**SET TASK:** Copy the listing below verbatim, starting at the line containing "How far is [445,27]" and ending at the final line of the listing, including both of those lines. Omit the pictures from your copy.

────────

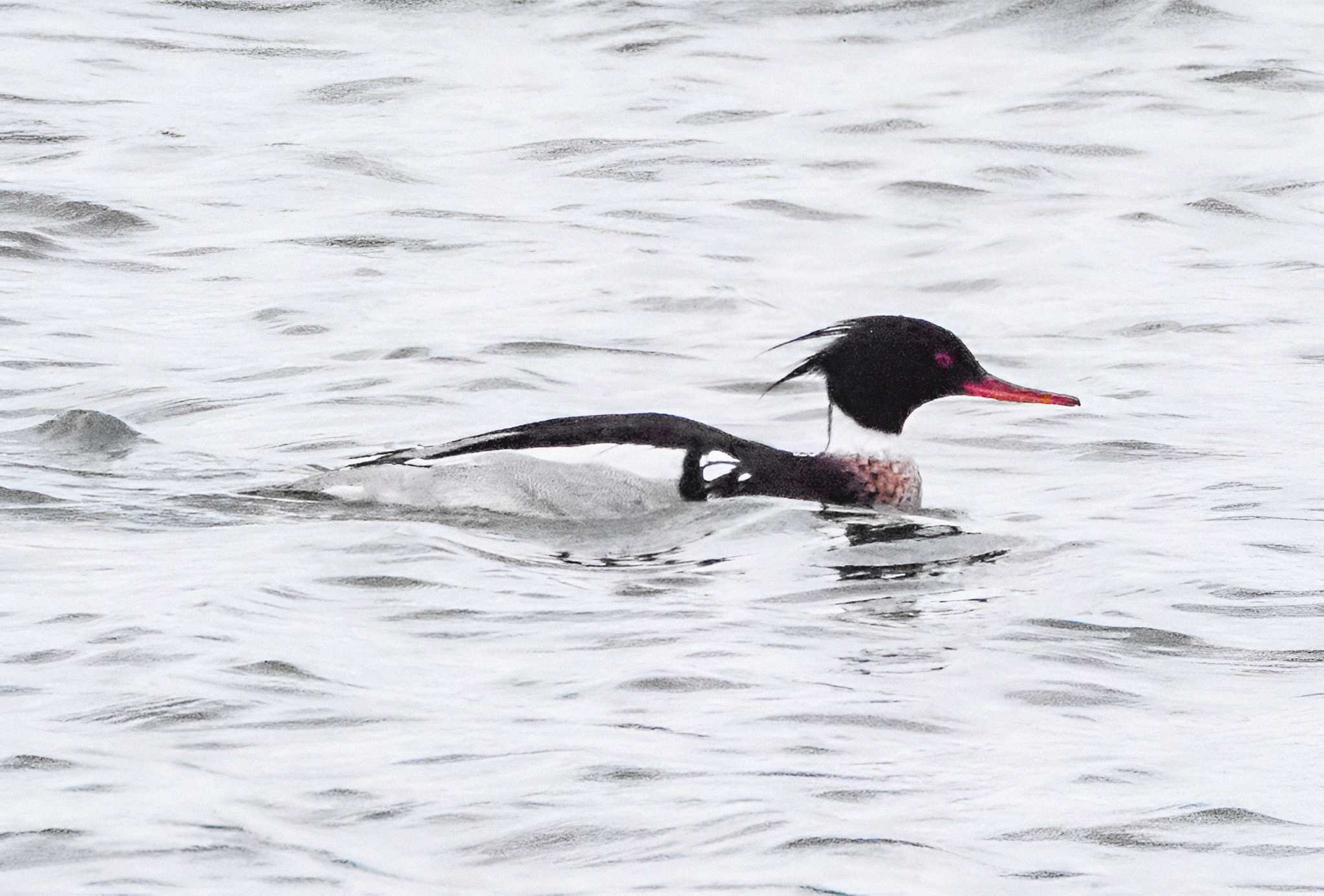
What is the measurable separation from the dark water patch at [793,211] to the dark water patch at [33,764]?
949 cm

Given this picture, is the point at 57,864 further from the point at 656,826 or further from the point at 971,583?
the point at 971,583

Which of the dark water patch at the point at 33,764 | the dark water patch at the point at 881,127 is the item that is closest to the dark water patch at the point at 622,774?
the dark water patch at the point at 33,764

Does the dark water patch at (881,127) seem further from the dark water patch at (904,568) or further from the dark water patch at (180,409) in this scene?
the dark water patch at (904,568)

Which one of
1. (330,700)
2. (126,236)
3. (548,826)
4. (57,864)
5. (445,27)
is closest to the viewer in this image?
(57,864)

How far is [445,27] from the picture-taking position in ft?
60.7

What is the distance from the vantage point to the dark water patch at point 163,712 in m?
5.77

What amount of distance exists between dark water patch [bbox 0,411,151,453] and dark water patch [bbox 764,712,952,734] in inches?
170

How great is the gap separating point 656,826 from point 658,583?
2638 mm

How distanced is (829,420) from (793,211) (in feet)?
16.6

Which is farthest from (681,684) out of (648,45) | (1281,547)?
(648,45)

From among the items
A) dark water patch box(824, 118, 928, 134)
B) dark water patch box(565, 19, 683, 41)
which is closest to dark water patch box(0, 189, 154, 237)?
dark water patch box(824, 118, 928, 134)

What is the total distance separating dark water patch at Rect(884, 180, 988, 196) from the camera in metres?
15.1

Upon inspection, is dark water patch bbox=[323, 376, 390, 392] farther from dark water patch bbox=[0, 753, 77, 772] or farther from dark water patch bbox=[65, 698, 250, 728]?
dark water patch bbox=[0, 753, 77, 772]

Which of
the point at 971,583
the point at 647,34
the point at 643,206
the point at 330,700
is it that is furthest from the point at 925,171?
the point at 330,700
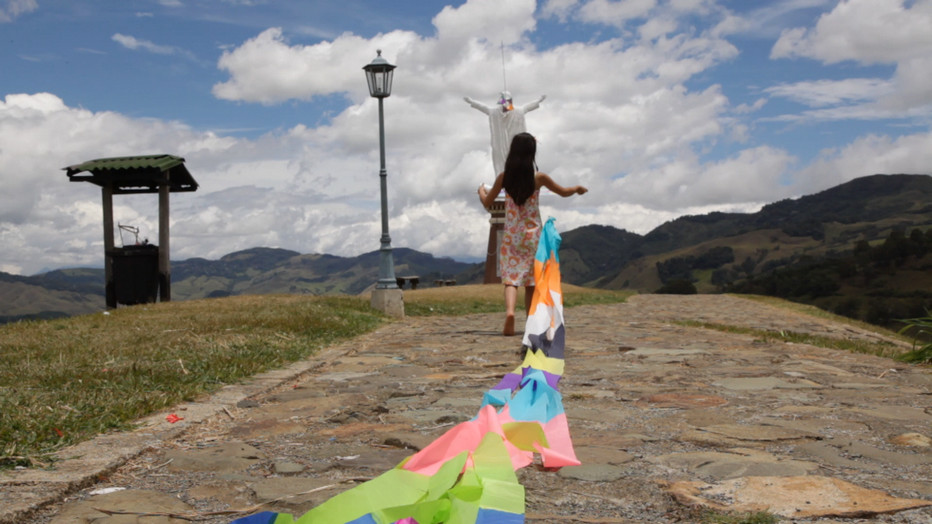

────────

**ANSWER TO THE PROBLEM:**
How far is [445,27] from the picture-taking position in ft?
60.7

What is the distance from the vantage point to the dark water patch at point 163,712 in m?
5.77

What amount of distance exists between dark water patch [bbox 0,411,151,453] and dark water patch [bbox 764,712,952,734] in inches?
170

How great is the gap separating point 656,826 from point 658,583?
2638 mm

How distanced is (829,420) from (793,211) (in feet)?
16.6

Which is farthest from (681,684) out of (648,45) | (1281,547)?
(648,45)

From among the items
A) dark water patch box(824, 118, 928, 134)
B) dark water patch box(565, 19, 683, 41)
which is closest to dark water patch box(0, 189, 154, 237)?
dark water patch box(824, 118, 928, 134)

What is the total distance separating dark water patch at Rect(884, 180, 988, 196) from the camera in metres?
15.1

Upon inspection, is dark water patch bbox=[323, 376, 390, 392] farther from dark water patch bbox=[0, 753, 77, 772] or farther from dark water patch bbox=[65, 698, 250, 728]?
dark water patch bbox=[0, 753, 77, 772]

Which of
the point at 971,583
the point at 647,34
the point at 643,206
the point at 330,700
is it that is furthest from the point at 925,171?
the point at 330,700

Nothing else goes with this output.